This article's header image is by Gage Skidmore from Flickr.

Pete Buttigieg has left the democratic primary race, topping off a hectic weekend which saw Joe Biden score his first presidential primary victory in 30 years of running for the office. The Mayor of South Bend, Indiana has, by the same metric, to date had the same degree of presidential success in his first run as Biden has had through three contests stretching back to 1988.

That is to say, of course, that Mayor Pete's first run should be seen as especially impressive, given his age, relative inexperience and complete public anonymity prior to last year. Whether the decision was forced by financial necessity, or was taken as a political tactic, leaving the race at this point seems like a smart move. Despite several heated exchanges throughout the contest with Biden and others vying for position in the 'moderate lane', Buttigieg's timely exit with the obvious, if implied, intention of shoring up Biden's support against Bernie Sanders will cement his place as a rising star in the party establishment. Buttigieg is 37 years old, and as such will remain a viable presidential candidate for at least the next seven or eight election cycles; and, of course, if the democratic primary results in a contested convention (a result made far more likely by Buttigieg's decision to drop out before Super Tuesday), Buttigieg, along with every other candidate in the field, will get a second shot at the nomination.
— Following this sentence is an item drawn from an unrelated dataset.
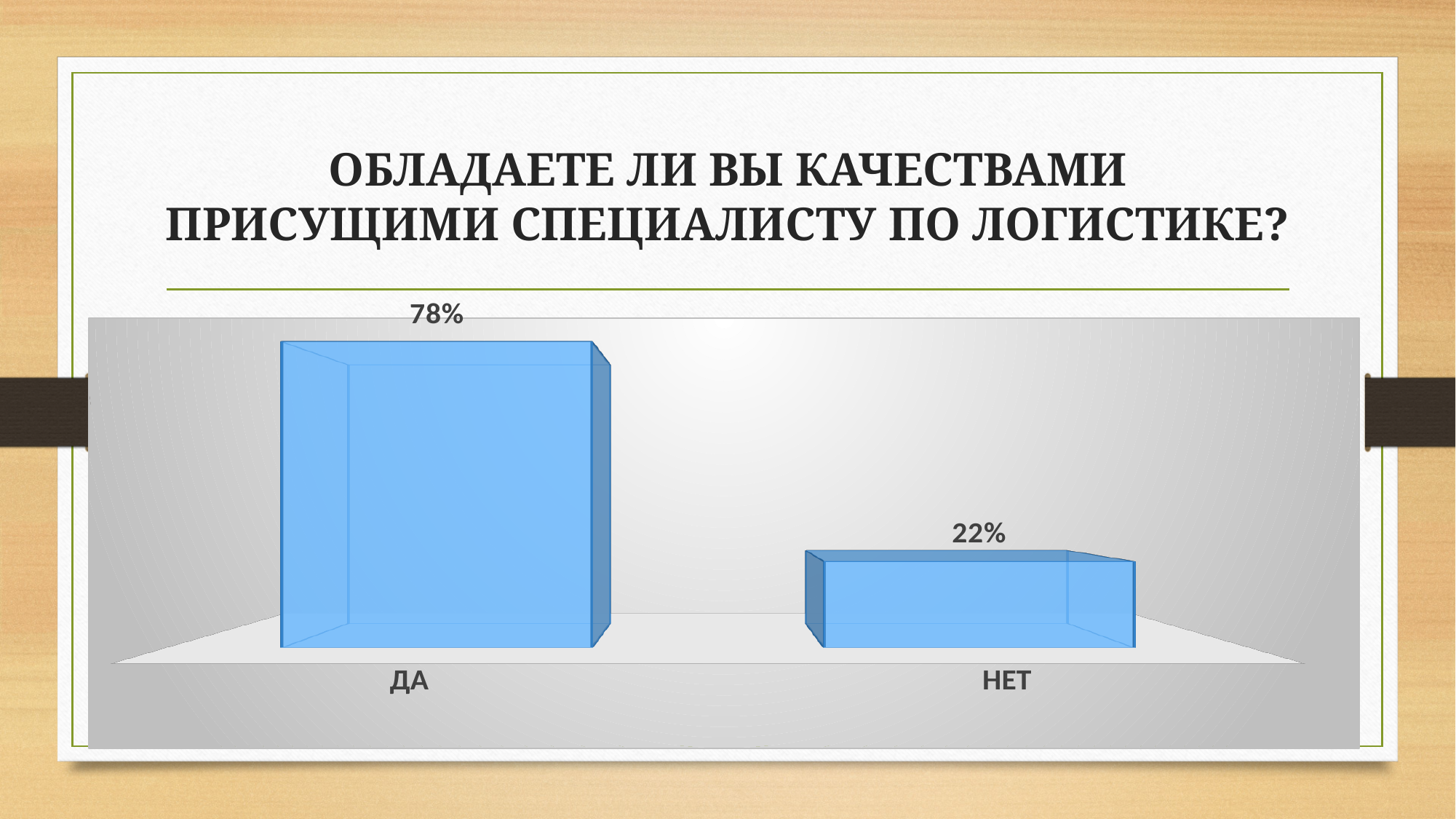
What is the value for ДА? 78% Which category has the highest value? ДА How many categories are shown in the chart? 2 Which category has the lowest value? НЕТ What question does the slide title ask? ОБЛАДАЕТЕ ЛИ ВЫ КАЧЕСТВАМИ ПРИСУЩИМИ СПЕЦИАЛИСТУ ПО ЛОГИСТИКЕ? Which is larger, the value for ДА or the value for НЕТ? ДА What is the total of the values for ДА and НЕТ? 100% What is the difference between the values for ДА and НЕТ? 56% What colour are the bars in the chart? Blue What kind of chart is shown on the slide? Bar chart What is the value for НЕТ? 22%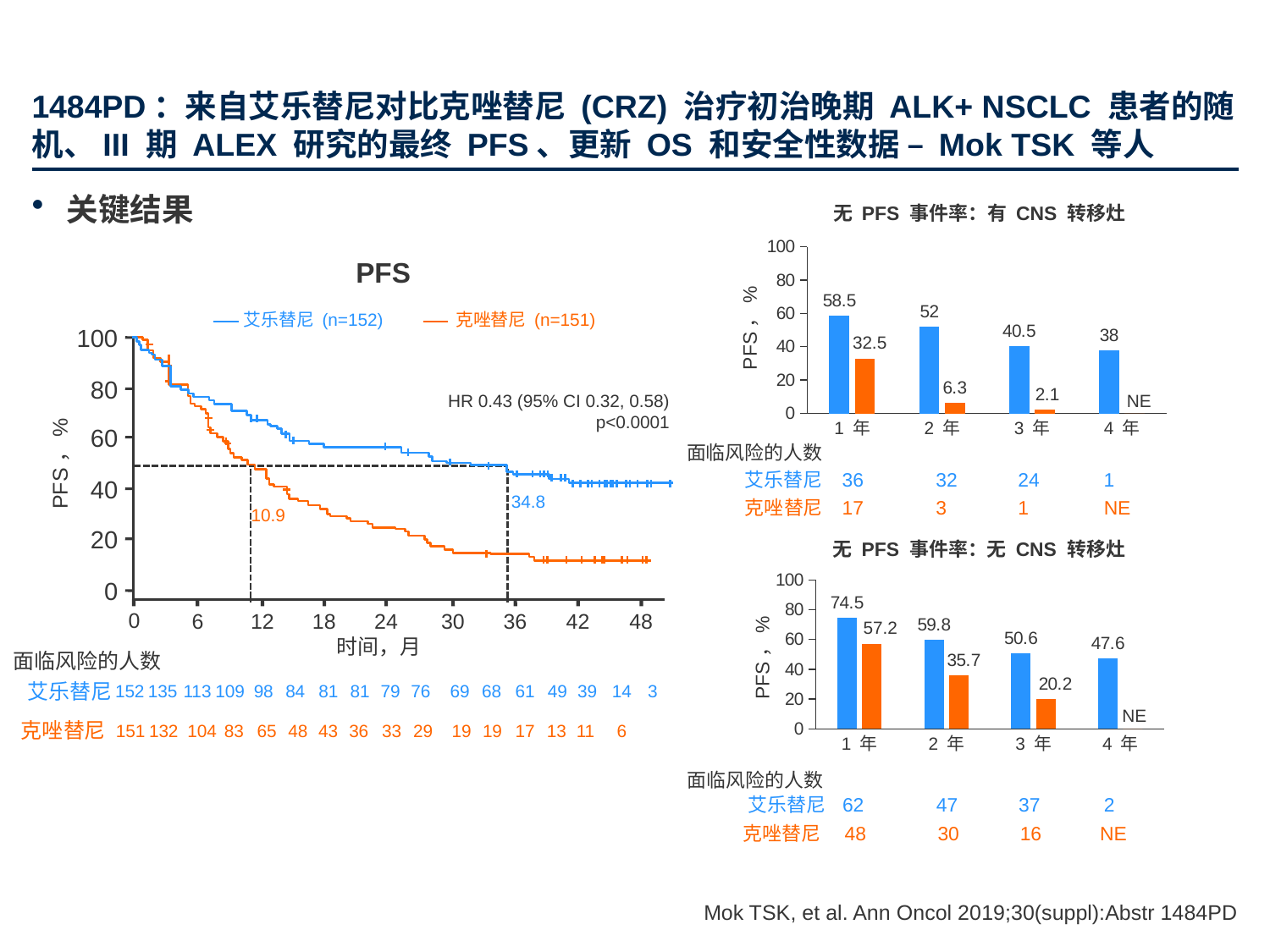
What kind of chart is the PFS chart on the left? line chart In the "无 PFS 事件率：无 CNS 转移灶" chart, at which time point is the 艾乐替尼 value highest? 1 年 In the "无 PFS 事件率：有 CNS 转移灶" chart, do the 艾乐替尼 values rise or fall from 1 年 to 4 年? fall In the "无 PFS 事件率：有 CNS 转移灶" chart, which treatment has the larger value at 3 年? 艾乐替尼 How many series does the legend of the PFS chart list? 2 In the "无 PFS 事件率：有 CNS 转移灶" chart, what is the lowest printed value for 克唑替尼? 2.1 In the PFS chart, what median PFS value is marked for 克唑替尼? 10.9 In the "无 PFS 事件率：有 CNS 转移灶" chart, what is the difference between the 艾乐替尼 and 克唑替尼 values at 2 年? 45.7 In the "无 PFS 事件率：无 CNS 转移灶" chart, what is the difference between the 艾乐替尼 and 克唑替尼 values at 1 年? 17.3 In the "无 PFS 事件率：无 CNS 转移灶" chart, what is the value for 克唑替尼 at 2 年? 35.7 In the "无 PFS 事件率：有 CNS 转移灶" chart, what is the value for 艾乐替尼 at 1 年? 58.5 In the "无 PFS 事件率：无 CNS 转移灶" chart, how many time points are shown on the x axis? 4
The story of the presidential primary will be cemented over the next 24 hours. If Biden stays on track, or overperforms, a contested convention will become all but certain. The democratic party will, if history is any guide, lose itself to infighting, and the rest of the campaign will be a bitter, factional struggle which will almost inevitably do damage to the eventual nominee's prospects in the general. If Sanders outperforms his polls even slightly, Biden's path to the nomination narrows substantially and Sanders may be on track to win a majority of delegates, avoiding the contested convention. If this comes to pass, the factional infighting in the democratic party will still bubble on, but is likely to be somewhat more muted (absent the possibility of a third party run by breakaway moderates). This will be remembered as the year when the democratic party establishment finally reckoned with its growing progressive base (in the same was as the GOP had to reckon with its new, more radical base in 2012); how that story plays out, whether it is ultimately beneficial or destructive to the democrats, and what the ramifications might be for the nature of party politics in the US, could all be determined tomorrow night.